To understand if these divergent effects were unique to mGluR3 or reflected a broader feature of astrocytic receptor signaling, Dr. Meadows worked with co-author Dr. Adam L. Orr, an assistant professor of research in neuroscience in the Brain and Mind Research Institute and the Appel Alzheimer’s Disease Research Institute, to selectively stimulate different astrocytic receptors while mice performed tasks involving learning and memory.

To their surprise, the team found further evidence that receptor activation caused either memory enhancement or impairment, depending on biological sex. “Normal brain function seems to require a sex-specific balance in astrocytic signaling,” Dr. Adam Orr said.

This study suggests that mGluR3 modulators being developed for treating disorders such as schizophrenia and anxiety may need further study to assess their impact on different sexes. “Therapeutics influencing astrocytic receptors may cause sex-specific cognitive effects in part due to the divergent roles of astrocytes in males and females,” said Dr.
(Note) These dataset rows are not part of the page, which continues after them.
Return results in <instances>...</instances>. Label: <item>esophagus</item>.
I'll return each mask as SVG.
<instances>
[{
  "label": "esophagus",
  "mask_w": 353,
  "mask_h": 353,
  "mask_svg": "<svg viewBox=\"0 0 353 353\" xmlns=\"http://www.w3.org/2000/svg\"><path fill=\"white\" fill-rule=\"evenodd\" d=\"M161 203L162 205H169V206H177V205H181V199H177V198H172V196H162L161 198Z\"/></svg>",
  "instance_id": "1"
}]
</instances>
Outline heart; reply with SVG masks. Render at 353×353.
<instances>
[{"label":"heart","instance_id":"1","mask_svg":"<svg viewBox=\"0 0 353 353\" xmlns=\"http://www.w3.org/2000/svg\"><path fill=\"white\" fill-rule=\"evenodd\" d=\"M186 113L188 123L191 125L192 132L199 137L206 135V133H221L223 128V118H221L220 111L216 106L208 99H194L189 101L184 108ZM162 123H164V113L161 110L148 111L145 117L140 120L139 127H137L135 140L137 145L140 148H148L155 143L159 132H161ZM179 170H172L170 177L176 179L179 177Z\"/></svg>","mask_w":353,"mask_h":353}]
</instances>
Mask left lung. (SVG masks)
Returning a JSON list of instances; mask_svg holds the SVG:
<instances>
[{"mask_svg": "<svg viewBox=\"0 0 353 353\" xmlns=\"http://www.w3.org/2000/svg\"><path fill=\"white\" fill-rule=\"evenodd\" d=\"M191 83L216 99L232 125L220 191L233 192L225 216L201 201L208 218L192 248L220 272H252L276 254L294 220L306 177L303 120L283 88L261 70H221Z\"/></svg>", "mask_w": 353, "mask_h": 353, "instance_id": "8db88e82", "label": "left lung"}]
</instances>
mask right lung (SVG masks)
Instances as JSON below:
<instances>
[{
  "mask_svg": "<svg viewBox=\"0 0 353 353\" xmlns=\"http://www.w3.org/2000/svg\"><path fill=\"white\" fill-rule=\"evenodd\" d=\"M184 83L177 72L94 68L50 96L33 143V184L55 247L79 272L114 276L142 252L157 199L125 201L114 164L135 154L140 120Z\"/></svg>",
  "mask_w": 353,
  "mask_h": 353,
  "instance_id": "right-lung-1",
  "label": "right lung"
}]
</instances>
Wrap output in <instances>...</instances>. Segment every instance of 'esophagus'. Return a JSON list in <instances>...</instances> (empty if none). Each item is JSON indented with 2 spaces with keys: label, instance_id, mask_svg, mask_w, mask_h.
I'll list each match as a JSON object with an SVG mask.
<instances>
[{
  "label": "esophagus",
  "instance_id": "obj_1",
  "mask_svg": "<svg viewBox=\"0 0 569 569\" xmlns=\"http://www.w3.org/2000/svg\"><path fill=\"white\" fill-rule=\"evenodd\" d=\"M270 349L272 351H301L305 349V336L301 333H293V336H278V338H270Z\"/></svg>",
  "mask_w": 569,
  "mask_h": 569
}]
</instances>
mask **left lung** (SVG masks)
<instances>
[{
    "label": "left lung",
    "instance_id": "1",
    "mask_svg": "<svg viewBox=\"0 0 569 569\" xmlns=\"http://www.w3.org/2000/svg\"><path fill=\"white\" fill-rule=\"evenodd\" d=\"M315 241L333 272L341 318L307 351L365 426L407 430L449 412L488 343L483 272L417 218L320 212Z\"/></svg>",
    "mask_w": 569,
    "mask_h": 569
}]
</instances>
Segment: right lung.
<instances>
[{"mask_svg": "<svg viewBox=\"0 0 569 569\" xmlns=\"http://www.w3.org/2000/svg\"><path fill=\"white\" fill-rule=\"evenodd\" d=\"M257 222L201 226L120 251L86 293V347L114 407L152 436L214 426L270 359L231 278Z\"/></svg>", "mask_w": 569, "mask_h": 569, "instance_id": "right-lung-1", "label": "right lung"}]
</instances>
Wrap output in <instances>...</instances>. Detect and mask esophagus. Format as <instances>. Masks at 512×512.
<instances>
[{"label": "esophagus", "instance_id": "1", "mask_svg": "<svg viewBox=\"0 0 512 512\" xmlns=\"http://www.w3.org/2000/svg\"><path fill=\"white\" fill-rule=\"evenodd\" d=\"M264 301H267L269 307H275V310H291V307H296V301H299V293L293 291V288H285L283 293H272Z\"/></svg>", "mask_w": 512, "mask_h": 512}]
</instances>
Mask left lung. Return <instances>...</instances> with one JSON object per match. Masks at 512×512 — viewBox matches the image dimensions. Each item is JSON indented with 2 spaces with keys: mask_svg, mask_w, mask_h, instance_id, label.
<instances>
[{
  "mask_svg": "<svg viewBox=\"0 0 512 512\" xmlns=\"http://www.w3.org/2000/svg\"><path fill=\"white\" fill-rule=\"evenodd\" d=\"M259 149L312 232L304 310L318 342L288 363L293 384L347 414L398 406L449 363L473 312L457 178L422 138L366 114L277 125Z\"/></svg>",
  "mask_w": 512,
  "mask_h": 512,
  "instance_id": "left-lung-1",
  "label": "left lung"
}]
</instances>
Anna Orr.

The lab is investigating what may cause the differential effects and if other brain functions are also changed in a sex-specific way.

Reference: “Hippocampal astrocytes induce sex-dimorphic effects on memory” by Samantha M. Meadows, Fernando Palaguachi, Minwoo Wendy Jang, Avital Licht-Murava, Daniel Barnett, Till S. Zimmer, Constance Zhou, Samantha R. McDonough, Adam L. Orr and Anna G. Orr, 24 May 2024, Cell Reports.